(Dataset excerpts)
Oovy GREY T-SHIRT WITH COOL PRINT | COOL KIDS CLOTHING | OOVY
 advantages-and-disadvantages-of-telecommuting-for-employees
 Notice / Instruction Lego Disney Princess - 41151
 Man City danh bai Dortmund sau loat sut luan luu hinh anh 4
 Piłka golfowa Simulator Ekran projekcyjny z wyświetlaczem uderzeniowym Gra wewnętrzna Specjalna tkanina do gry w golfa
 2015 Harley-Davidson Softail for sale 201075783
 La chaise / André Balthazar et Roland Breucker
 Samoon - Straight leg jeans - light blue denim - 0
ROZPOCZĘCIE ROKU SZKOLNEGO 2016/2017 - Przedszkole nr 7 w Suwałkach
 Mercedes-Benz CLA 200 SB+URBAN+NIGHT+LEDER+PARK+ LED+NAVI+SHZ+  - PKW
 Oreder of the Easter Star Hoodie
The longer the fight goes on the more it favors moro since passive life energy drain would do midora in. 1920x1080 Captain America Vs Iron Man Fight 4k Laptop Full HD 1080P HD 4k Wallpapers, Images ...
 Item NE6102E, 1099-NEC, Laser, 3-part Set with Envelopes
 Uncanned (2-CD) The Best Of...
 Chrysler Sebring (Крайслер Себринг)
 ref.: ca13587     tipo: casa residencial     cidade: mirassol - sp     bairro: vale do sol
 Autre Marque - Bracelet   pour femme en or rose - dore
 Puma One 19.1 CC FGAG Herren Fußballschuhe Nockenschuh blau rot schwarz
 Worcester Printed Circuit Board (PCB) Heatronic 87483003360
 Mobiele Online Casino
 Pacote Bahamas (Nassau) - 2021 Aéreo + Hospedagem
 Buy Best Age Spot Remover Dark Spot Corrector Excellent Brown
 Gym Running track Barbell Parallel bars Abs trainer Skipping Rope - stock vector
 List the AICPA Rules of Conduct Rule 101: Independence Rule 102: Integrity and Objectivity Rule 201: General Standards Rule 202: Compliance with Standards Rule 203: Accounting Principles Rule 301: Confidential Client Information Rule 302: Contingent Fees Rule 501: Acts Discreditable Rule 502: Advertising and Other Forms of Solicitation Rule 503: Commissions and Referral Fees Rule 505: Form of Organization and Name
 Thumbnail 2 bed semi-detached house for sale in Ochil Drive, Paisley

> **Problem details**: Return all of the entries exactly as written.

> **Expected output**:
Oovy GREY T-SHIRT WITH COOL PRINT | COOL KIDS CLOTHING | OOVY
 advantages-and-disadvantages-of-telecommuting-for-employees
 Notice / Instruction Lego Disney Princess - 41151
 Man City danh bai Dortmund sau loat sut luan luu hinh anh 4
 Piłka golfowa Simulator Ekran projekcyjny z wyświetlaczem uderzeniowym Gra wewnętrzna Specjalna tkanina do gry w golfa
 2015 Harley-Davidson Softail for sale 201075783
 La chaise / André Balthazar et Roland Breucker
 Samoon - Straight leg jeans - light blue denim - 0
ROZPOCZĘCIE ROKU SZKOLNEGO 2016/2017 - Przedszkole nr 7 w Suwałkach
 Mercedes-Benz CLA 200 SB+URBAN+NIGHT+LEDER+PARK+ LED+NAVI+SHZ+  - PKW
 Oreder of the Easter Star Hoodie
The longer the fight goes on the more it favors moro since passive life energy drain would do midora in. 1920x1080 Captain America Vs Iron Man Fight 4k Laptop Full HD 1080P HD 4k Wallpapers, Images ...
 Item NE6102E, 1099-NEC, Laser, 3-part Set with Envelopes
 Uncanned (2-CD) The Best Of...
 Chrysler Sebring (Крайслер Себринг)
 ref.: ca13587     tipo: casa residencial     cidade: mirassol - sp     bairro: vale do sol
 Autre Marque - Bracelet   pour femme en or rose - dore
 Puma One 19.1 CC FGAG Herren Fußballschuhe Nockenschuh blau rot schwarz
 Worcester Printed Circuit Board (PCB) Heatronic 87483003360
 Mobiele Online Casino
 Pacote Bahamas (Nassau) - 2021 Aéreo + Hospedagem
 Buy Best Age Spot Remover Dark Spot Corrector Excellent Brown
 Gym Running track Barbell Parallel bars Abs trainer Skipping Rope - stock vector
 List the AICPA Rules of Conduct Rule 101: Independence Rule 102: Integrity and Objectivity Rule 201: General Standards Rule 202: Compliance with Standards Rule 203: Accounting Principles Rule 301: Confidential Client Information Rule 302: Contingent Fees Rule 501: Acts Discreditable Rule 502: Advertising and Other Forms of Solicitation Rule 503: Commissions and Referral Fees Rule 505: Form of Organization and Name
 Thumbnail 2 bed semi-detached house for sale in Ochil Drive, Paisley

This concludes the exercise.